_Extract provided:_
Why Settle For Less?

9/8/2017

0 Comments

 
Hey John,
I am a gay person in a questionable relationship. My Mom doesn't like my girlfriend because she, according to my Mom, treats we with disrespect. Maybe I'm so used to it, I don't see it. How do you know if your relationship is not a healthy one?"
Broken Hearted Bess

 
Dear Bessie,
As a therapist in a medium-small West Texas town, I have dealt with this question numerous times. Thus, I assume in a large city, this issue must be far greater in frequency. As gays are a minority, this issue stands out somewhat more prominently. However, when you look at the whole picture, this is a relevant issue regardless of sexual orientation. So, if you remove the gender orientation issue, the question might be: “Hey John, I seem to have a problem in picking angry men/women for mates. We start off rosy, but two years later, he/she yells at me and becomes massively degrading when angry. Two days later he comes tearfully apologizing for losing his temper. Three weeks later, I’m a worthless, stupid *beep* for making him angry again. Because I pick people like this, am I worthless and stupid ? Do you think I’m a shit magnet?
 
For both Bessie, and Ms. Magnet, the answer may be the same. A few things are concurrently in play here. With many angry or divorced parents, the kids grow up with no clue on the proper behavior for people when they are angry. They rarely observe good problem resolution skills, and thus anger has no manners. Plus, let’s not forget genetics. If one has inherited a serious anger issue from one parent or the other, it is a lot of work to learn to act like a lady or a gentleman, much less when angry. Please note I did not say impossible, just a lot of work. Secondly, it seems many people are so afraid of being alone, they will make huge compromises in order to have someone at home. Will they eventually become accustomed to this negative existence and subconsciously expect it in future relationships? Quite possibly. Thus, it’s not necessarily being a magnet, but a victim of reduced expectations.

_Brief 1:_
Can you summarize the advice column in two sentences?
_Brief 2:_
In the advice column, where does the therapist who answers the letter work?
_Brief 3:_
Could you rewrite the paragraph of the advice column that begins "For both Bessie, and Ms. Magnet" as a short bulleted list that keeps its main points?
The listing is drawn from a separate source.

_Dataset:_
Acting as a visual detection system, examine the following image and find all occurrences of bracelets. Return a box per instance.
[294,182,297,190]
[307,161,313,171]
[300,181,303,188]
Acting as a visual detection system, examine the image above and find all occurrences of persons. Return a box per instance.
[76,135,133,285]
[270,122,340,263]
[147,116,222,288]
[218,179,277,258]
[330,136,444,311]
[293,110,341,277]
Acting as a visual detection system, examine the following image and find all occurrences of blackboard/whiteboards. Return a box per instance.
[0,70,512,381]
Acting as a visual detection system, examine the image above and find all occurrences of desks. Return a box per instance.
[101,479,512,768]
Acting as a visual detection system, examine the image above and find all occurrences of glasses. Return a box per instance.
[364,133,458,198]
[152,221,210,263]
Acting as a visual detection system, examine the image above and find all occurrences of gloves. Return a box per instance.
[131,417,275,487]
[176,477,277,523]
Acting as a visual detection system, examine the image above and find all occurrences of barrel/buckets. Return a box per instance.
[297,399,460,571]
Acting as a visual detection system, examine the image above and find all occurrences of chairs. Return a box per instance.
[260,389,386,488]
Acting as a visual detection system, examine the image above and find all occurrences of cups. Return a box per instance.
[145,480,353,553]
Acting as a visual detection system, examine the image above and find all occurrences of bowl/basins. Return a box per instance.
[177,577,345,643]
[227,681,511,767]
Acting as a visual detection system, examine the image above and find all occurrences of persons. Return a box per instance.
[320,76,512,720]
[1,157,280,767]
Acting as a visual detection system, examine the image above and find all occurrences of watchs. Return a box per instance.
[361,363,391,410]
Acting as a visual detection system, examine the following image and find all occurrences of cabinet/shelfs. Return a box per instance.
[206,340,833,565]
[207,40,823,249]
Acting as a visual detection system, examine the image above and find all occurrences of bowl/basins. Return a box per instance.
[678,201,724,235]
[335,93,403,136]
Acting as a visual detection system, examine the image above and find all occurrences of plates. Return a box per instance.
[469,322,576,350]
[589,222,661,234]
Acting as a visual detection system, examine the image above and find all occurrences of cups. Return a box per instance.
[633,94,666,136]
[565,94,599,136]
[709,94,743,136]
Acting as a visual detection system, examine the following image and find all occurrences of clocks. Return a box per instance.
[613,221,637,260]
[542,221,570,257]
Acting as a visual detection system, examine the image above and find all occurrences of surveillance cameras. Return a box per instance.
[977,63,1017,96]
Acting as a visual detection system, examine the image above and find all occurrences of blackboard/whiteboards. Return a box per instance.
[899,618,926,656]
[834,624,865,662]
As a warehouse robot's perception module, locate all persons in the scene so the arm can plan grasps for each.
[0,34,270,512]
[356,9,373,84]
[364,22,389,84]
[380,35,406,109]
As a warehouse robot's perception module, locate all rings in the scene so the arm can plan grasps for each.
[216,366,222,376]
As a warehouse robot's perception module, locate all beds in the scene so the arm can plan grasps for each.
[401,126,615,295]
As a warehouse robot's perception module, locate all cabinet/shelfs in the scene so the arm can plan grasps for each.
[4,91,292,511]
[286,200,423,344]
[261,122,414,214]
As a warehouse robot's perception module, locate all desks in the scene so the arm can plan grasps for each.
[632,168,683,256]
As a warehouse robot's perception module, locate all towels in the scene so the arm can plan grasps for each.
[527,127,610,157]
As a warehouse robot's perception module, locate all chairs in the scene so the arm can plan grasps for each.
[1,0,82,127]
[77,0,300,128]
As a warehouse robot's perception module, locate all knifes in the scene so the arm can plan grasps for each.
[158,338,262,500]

_Answer space 1:_
A reader asks how to know whether a relationship is unhealthy, since her mother dislikes her girlfriend for treating her with disrespect. The therapist who replies says the issue is relevant regardless of sexual orientation and points to several factors: growing up with angry or divorced parents, inherited anger, and a fear of being alone that can leave people victims of reduced expectations.

_Answer space 2:_
In a medium-small West Texas town.

_Answer space 3:_
- The answer may be the same for both letter writers, and several things are in play at once.
- Children of many angry or divorced parents grow up not knowing how people should behave when angry, and they rarely see good problem resolution.
- Genetics matter too: someone who has inherited a serious anger issue has a lot of work ahead to learn good behavior, especially when angry, but it is not impossible.
- Many people fear being alone so much that they make huge compromises to have someone at home.
- They may grow used to this negative existence and subconsciously expect it in future relationships.
- So the problem is not necessarily being a magnet but being a victim of reduced expectations.